Aldi: “Knotenbeutel” kosten jetzt Geld

Plastiktüten an der Kasse gibt es bei Aldi schon seit vergangenem Jahr nicht mehr. Jetzt sagt der Discounter auch den dünnen Tütchen an der Obst- und Gemüse-Abteilung den Kampf an.

Zunächst will Aldi die Tütchen auf einen nachwachsenden Rohstoff umstellen, der bei der Zuckerrohrproduktion anfalle. Dafür will Aldi dann einen Cent pro Tütchen nehmen – ein eher symbolischer Betrag also. Im Internet schreibt Aldi:

Die Zahlen bestätigen, dass die Bepreisung der Plastiktaschen Verbraucher sichtlich zum Umdenken bewegt hat. Ein ähnliches Prinzip verfolgen wir mit dem symbolischen Cent für unsere Einwegtüten im Obst- und Gemüsebereich.

(Kristina Bell, Aldi Süd)

Die biobasierte Variante wird, wie üblicher Kunststoff, über die gelbe Tonne entsorgt und kann somit auch wieder recycelt werden. Der Vorteil des Beutels ist, dass bei der Herstellung kein Erdöl verwendet wird.

(Rayk Mende, Aldi Süd)

Im Herbst sollen dann waschbare Mehrweg-Tragenetze eingeführt werden.

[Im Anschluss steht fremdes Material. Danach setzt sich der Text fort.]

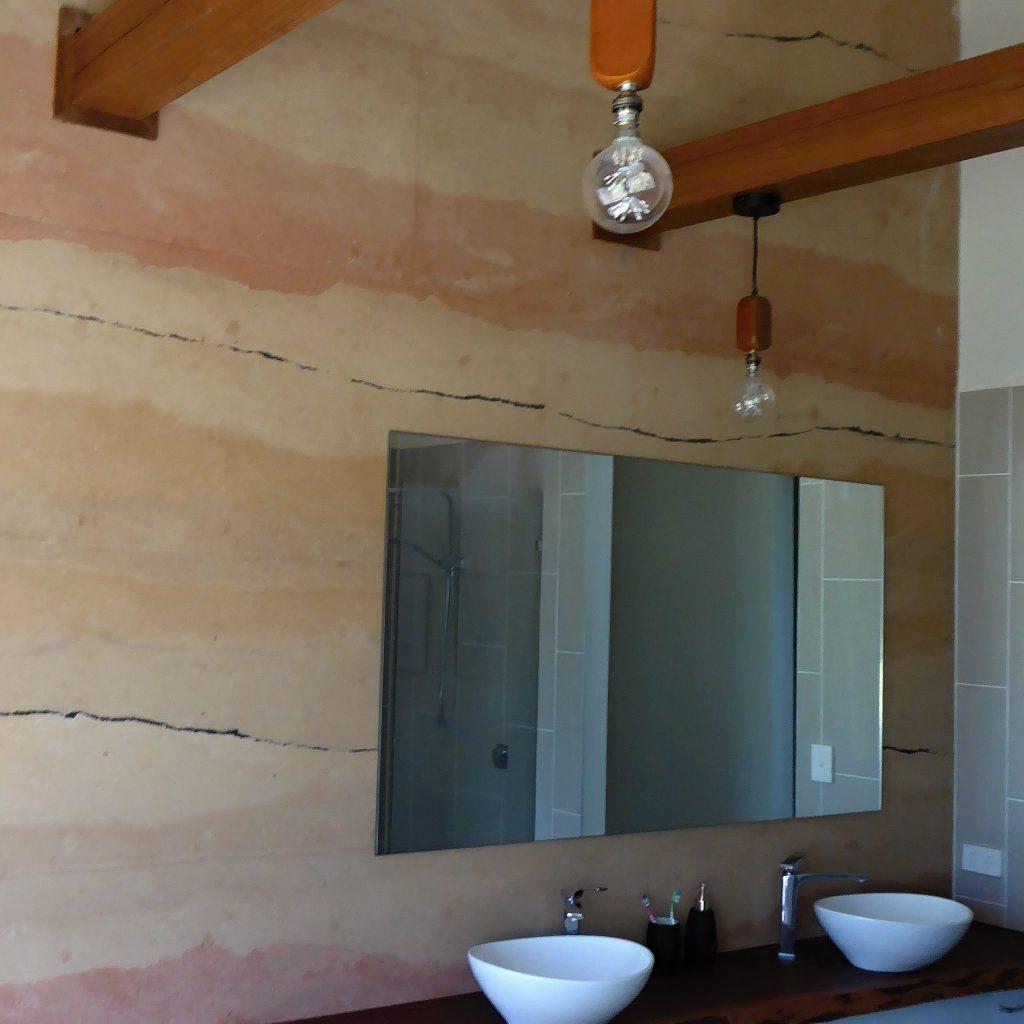 colourful rammed earth bathroom wall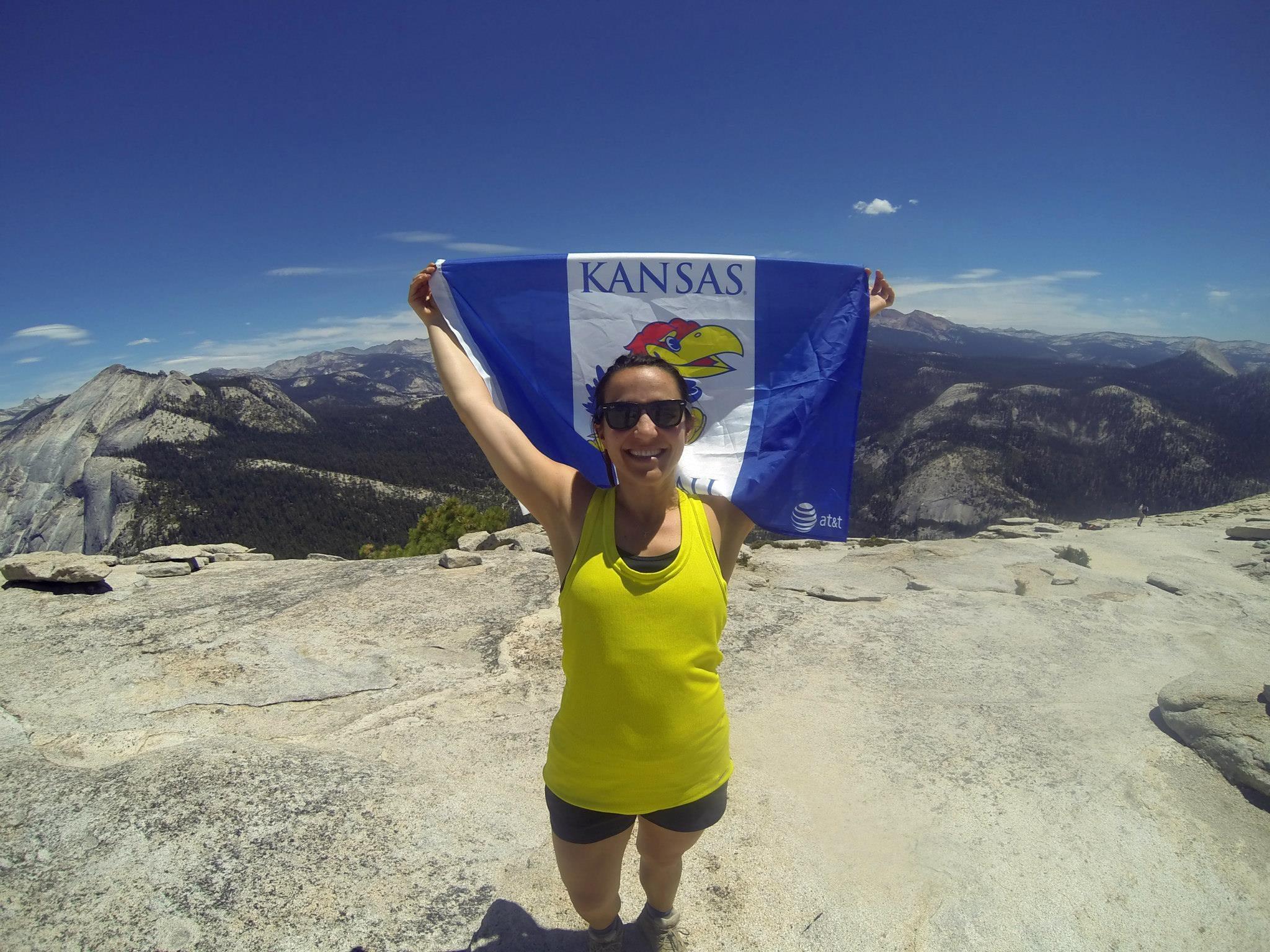 Blair showing Kansas Pride at the top of Half Dome, Yosemite.      Photo Credit: Erik Anderson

Von den sogenannten “Knotenbeuteln”, wie die dünnen Tüte am Obststand heißen, wurden im vergangenen Jahr in Deutschland laut Umweltministerium über drei Milliarden Stück gebraucht. Die Zahl war zuletzt gestiegen, seit Kunden dadurch versuchten, sich die kostenpflichtigen Tüten an der Kasse zu sparen.

Real will Plastik- durch Papiertüten ersetzen

Geht es nach Aldi-Süd, sollen andere Geschäfte nun mitziehen. Immerhin: Die Supermarktkette Real hat bereits angekündigt, die Beutel bis 2020 durch Papier ersetzen zu wollen. Aldi will laut einer Pressemitteilung kostenpflichtigen Knotenbeutel an dem Sommer 2019 aus nachwachsenden Rohstoffen herstellen und anbieten. Daneben soll es ab Herbst dann auch waschbare Mehrwegnetze für Obst und Gemüse geben.